A Cancer Riddle Solved
By Richard C. Lewis,
Cancer
is a mysterious disease for many reasons.
Chief among the unknowns are how and why tumors form.
Two University of Iowa studies offer key insights by
recording in real time, and in 3-D, the movements of cancerous human breast
tissue cells. It’s believed to be the
first time cancer cells’ motion and accretion into tumors has been continuously
tracked.
The
team discovered that cancerous cells actively recruit healthy
cells into tumors by extending a cable of sorts to grab their
neighbors—both cancerous and healthy—and reel them in. Moreover, the Iowa researchers report
that as little as five percent of cancerous cells are needed to form the
tumors, a ratio that heretofore had been unknown.
“It’s
not like things sticking to each other,” said David Soll, biology professor at
the UI and corresponding author on the paper, published in the American
Journal of Cancer Research. “It’s that these cells go out and actively
recruit. It’s complicated stuff, and it’s not passive. No one had a clue that
there were specialized cells in this process, and that it’s a small number that
pulls all the rest in.”
The
findings could lead to a more precise identification of tumorigenic cells
(those that form tumors) and testing which antibodies would be best equipped to
eliminate them. Soll's Monoclonal Antibody Research Institute and the
Developmental Studies Hybridoma Bank, created by the National Institutes of
Health as a national resource, directed by Soll and housed at the UI,
together contain one of the world’s largest collections of antibodies
that could be used for the anti-cancer testing, based on the new findings.
In a
paper published last spring in the journal PLOS One, Soll’s team
showed that only cancerous cells (from a variety of cancers, including
lung, skin, and aggressive brain tumors known as glioblastomas) engaged in
tumor formation by actively soliciting other cells. Like evil-minded
envoys, individual cancer cells extend themselves outward from the original
cluster, probing for other cells in the area, the researchers observed.

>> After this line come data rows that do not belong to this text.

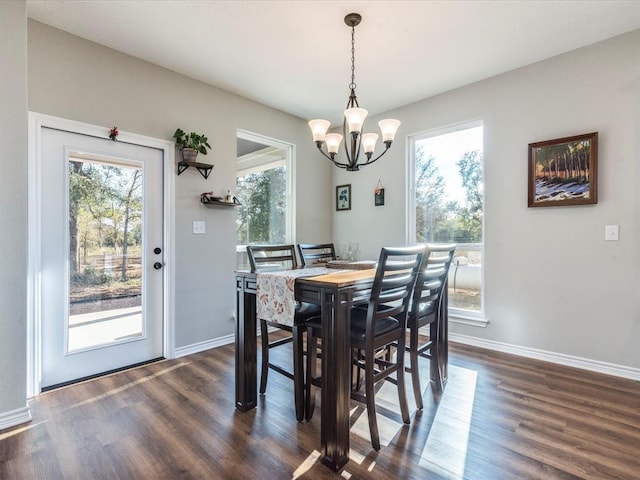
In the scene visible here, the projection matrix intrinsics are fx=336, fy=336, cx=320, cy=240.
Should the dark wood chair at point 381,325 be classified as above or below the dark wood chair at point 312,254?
below

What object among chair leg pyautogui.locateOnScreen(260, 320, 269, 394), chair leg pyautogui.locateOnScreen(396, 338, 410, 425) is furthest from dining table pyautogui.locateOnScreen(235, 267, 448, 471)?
chair leg pyautogui.locateOnScreen(260, 320, 269, 394)

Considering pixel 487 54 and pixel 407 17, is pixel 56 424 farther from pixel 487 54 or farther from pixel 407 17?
pixel 487 54

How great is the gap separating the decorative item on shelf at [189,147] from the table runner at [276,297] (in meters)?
1.62

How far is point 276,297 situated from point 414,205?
2.46 metres

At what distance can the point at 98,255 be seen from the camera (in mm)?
2672

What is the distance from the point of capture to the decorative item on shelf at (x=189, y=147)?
9.85ft

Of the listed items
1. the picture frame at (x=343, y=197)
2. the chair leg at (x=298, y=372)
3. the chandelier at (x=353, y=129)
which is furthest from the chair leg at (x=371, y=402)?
the picture frame at (x=343, y=197)

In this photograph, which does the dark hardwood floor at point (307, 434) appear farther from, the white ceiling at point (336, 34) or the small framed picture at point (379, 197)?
the white ceiling at point (336, 34)

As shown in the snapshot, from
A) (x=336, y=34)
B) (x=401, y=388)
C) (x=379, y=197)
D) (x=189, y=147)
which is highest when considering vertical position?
(x=336, y=34)

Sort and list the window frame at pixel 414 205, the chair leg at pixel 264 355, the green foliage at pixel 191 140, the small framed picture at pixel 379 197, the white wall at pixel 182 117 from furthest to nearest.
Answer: the small framed picture at pixel 379 197 → the window frame at pixel 414 205 → the green foliage at pixel 191 140 → the white wall at pixel 182 117 → the chair leg at pixel 264 355

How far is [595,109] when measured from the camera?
8.79ft

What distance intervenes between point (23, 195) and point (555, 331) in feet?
13.1

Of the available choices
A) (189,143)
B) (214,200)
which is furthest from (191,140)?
(214,200)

Once it detects one, the extended cell latches on and pulls it in, forming
a larger mass. The activity continues, the cancerous extensions drawing in more
and more cells—including healthy cells—as the tumor enlarges.
“There’s
nothing but tumorigenic cells in the bridge (between cells),” Soll
said, “and that’s the discovery. The tumorigenic cells know what they’re
doing. They make tumors.”
The
question is how these cells know what to do. Soll hypothesizes they’re reaching
back to a primitive past, when these cells were programmed to form embryos. If
true, perhaps the cancerous cells—masquerading as embryo-forming cells—recruit
other cells to make tissue that then forms the layered, self-sustaining
architecture needed for a tumor to form and thrive.
Think of
a Death Star that’s built up enough defenses to ward off repeated attacks.

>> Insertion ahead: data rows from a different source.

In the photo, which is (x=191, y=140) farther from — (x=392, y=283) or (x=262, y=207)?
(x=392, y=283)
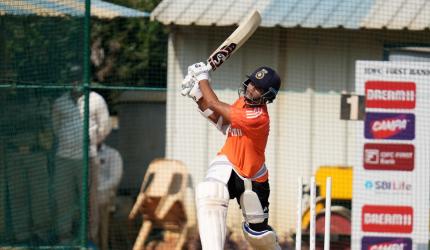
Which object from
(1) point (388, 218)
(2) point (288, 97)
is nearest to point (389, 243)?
(1) point (388, 218)

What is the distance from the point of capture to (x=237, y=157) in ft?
29.2

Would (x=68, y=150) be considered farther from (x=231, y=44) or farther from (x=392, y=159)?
(x=392, y=159)

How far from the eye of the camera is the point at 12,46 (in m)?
10.8

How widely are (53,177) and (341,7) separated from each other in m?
3.26

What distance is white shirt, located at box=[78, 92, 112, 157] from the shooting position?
11836 mm

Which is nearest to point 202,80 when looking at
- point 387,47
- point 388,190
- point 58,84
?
point 388,190

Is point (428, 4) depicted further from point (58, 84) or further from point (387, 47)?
point (58, 84)

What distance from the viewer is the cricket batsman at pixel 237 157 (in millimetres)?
8695

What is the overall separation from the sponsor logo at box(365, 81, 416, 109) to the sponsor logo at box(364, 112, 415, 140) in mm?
77

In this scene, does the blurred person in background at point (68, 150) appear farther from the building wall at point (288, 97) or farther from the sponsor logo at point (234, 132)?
the sponsor logo at point (234, 132)

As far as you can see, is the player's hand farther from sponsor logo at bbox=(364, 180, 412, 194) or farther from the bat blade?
sponsor logo at bbox=(364, 180, 412, 194)

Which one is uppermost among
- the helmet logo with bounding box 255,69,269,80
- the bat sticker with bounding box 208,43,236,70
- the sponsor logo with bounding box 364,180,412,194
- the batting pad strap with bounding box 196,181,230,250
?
the bat sticker with bounding box 208,43,236,70

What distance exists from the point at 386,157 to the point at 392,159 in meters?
0.05

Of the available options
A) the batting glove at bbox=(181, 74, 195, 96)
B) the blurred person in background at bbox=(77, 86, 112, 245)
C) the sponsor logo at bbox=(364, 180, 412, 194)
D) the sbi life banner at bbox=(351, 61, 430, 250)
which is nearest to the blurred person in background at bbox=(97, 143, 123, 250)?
the blurred person in background at bbox=(77, 86, 112, 245)
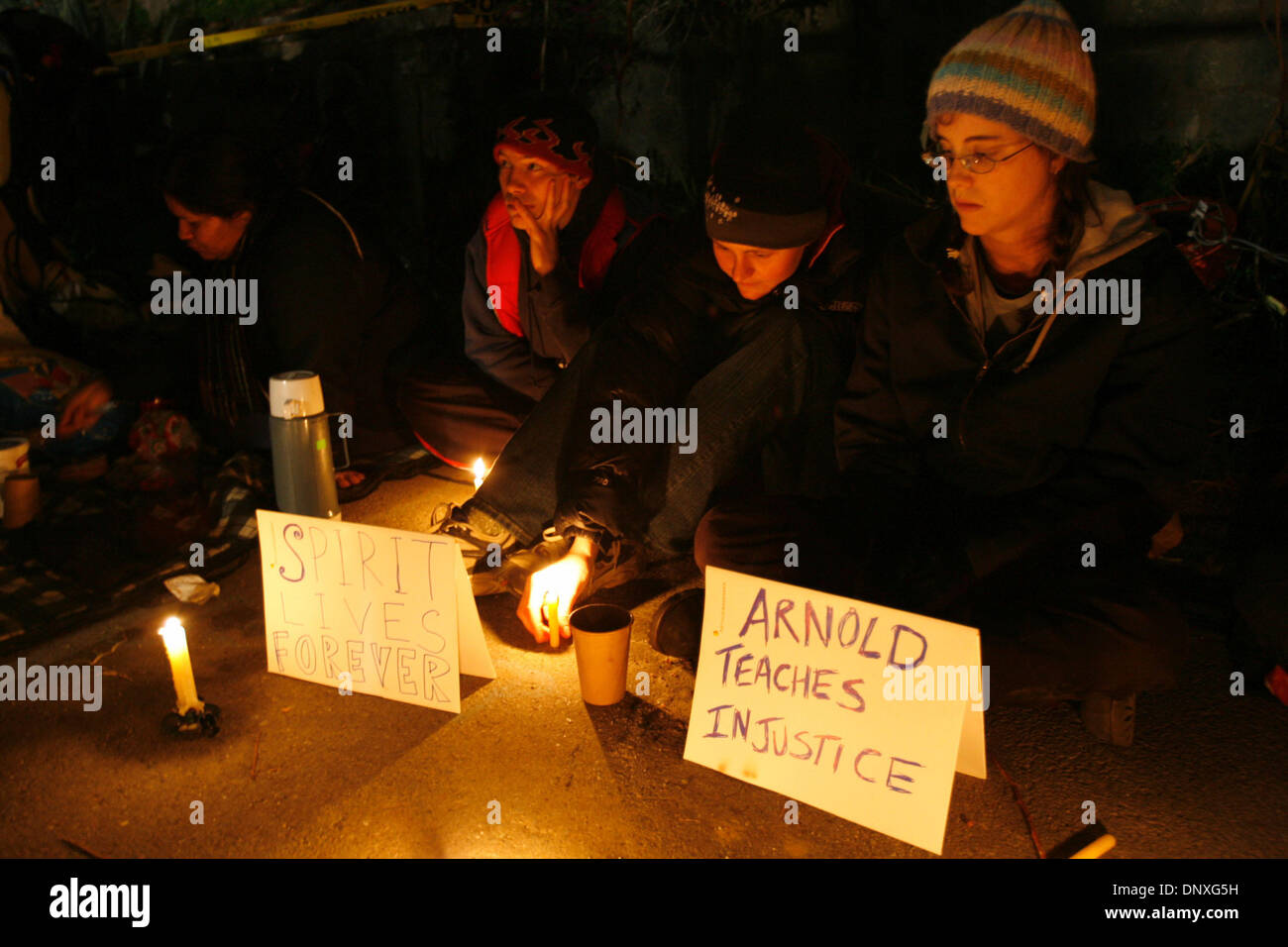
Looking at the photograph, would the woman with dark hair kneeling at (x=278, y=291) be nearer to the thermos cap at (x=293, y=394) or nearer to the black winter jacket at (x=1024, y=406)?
the thermos cap at (x=293, y=394)

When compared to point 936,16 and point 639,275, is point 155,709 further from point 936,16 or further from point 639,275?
point 936,16

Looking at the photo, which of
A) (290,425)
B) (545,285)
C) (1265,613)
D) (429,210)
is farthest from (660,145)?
(1265,613)

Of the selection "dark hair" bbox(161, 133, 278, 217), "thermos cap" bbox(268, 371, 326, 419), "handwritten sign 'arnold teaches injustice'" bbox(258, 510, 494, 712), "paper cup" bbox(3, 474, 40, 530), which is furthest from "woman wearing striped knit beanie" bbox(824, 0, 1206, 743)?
"paper cup" bbox(3, 474, 40, 530)

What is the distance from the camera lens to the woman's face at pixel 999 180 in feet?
6.74

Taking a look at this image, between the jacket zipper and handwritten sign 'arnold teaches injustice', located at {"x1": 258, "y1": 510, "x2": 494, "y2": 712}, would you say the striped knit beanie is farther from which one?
handwritten sign 'arnold teaches injustice', located at {"x1": 258, "y1": 510, "x2": 494, "y2": 712}

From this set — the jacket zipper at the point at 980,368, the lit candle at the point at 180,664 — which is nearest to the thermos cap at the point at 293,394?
the lit candle at the point at 180,664

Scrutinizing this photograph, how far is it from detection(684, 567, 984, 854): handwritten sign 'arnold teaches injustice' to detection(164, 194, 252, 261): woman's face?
96.1 inches

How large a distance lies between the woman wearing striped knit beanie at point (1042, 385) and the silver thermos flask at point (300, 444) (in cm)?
168

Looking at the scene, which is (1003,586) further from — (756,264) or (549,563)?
(549,563)

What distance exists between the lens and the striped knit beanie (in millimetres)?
1993

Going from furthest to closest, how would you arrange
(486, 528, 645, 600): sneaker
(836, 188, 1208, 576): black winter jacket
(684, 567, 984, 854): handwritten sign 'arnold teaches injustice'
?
(486, 528, 645, 600): sneaker, (836, 188, 1208, 576): black winter jacket, (684, 567, 984, 854): handwritten sign 'arnold teaches injustice'

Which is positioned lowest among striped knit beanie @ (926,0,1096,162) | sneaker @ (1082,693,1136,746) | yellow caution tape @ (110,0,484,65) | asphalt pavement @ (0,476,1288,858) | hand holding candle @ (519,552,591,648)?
asphalt pavement @ (0,476,1288,858)

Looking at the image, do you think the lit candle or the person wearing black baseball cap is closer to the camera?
the lit candle

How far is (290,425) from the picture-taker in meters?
2.79
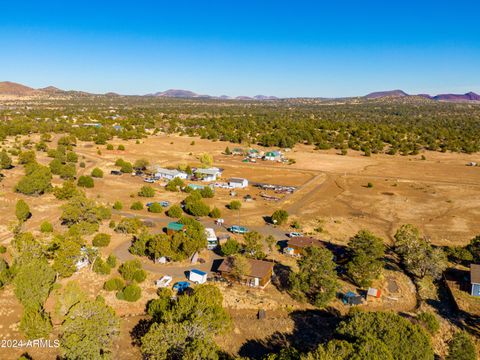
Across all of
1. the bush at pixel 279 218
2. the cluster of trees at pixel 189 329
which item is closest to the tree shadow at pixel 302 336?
the cluster of trees at pixel 189 329

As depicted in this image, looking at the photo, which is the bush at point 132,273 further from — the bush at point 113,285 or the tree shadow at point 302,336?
the tree shadow at point 302,336

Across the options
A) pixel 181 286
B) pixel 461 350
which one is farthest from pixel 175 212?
pixel 461 350

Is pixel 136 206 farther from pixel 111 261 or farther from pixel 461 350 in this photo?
pixel 461 350

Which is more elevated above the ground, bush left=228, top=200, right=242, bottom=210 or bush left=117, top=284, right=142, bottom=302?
bush left=117, top=284, right=142, bottom=302

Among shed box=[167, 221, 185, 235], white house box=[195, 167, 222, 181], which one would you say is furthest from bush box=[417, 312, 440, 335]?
white house box=[195, 167, 222, 181]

Or, less figuratively, how bacteria can conspire to create an impenetrable film
on surfaces, from orthopedic implants to catheters.
“There
must be a reason,” Soll said. “You might want one big tumor capable of
producing the tissue it needs to form a micro-environment. It’s as if it’s
building its own defenses against the body’s efforts to defeat them.”
In the AJCR paper,
the researchers compared the actions of human breast tissue cells
(MoVi-10') to a weakly tumorigenic, parental breast cancer cell line
(MCF-7). First, they found that over a 50-hour period, MoVi-10'–only cells
grew more in density, primarily by joining together, than did MCF-7.
Also, in
all instances, regardless of the ratio of MCF-7 to MoVi-10' cells in
the cluster, only MoVi-10' cells reached out and drew in other
cells—including healthy cells—to the growing mass.
“The
results here extend our original observation that tumorigenic cell lines
and fresh tumor cells possess the unique capacity to undergo coalescence
through the active formation of cellular cables,” the authors write.
The
finding lends more weight to the idea that tumors are created concurrently, in
multiple locations, by individual clusters of cells that employ the cancer-cell
cables to draw in more cells and enlarge themselves. Some have argued that
tumors come about more by cellular changes within the masses, known as the
“cancer stem cell theory.”
Soll’s
team also discovered that the Mo-Vi10' cells move at 92 microns per
hour, about twice the speed of healthy cells. That’s
important because it helps scientists better understand how quickly tumors
can be created.
Contributing
authors, all from the University
of Iowa , include Joseph
Ambrose, Michelle Livitz, Deborah Wessels, Spencer Kuhl, Daniel Lusche, and
Edward Voss. Amanda Scherer, now at the University of Michigan , also
contributed to the research while at the UI.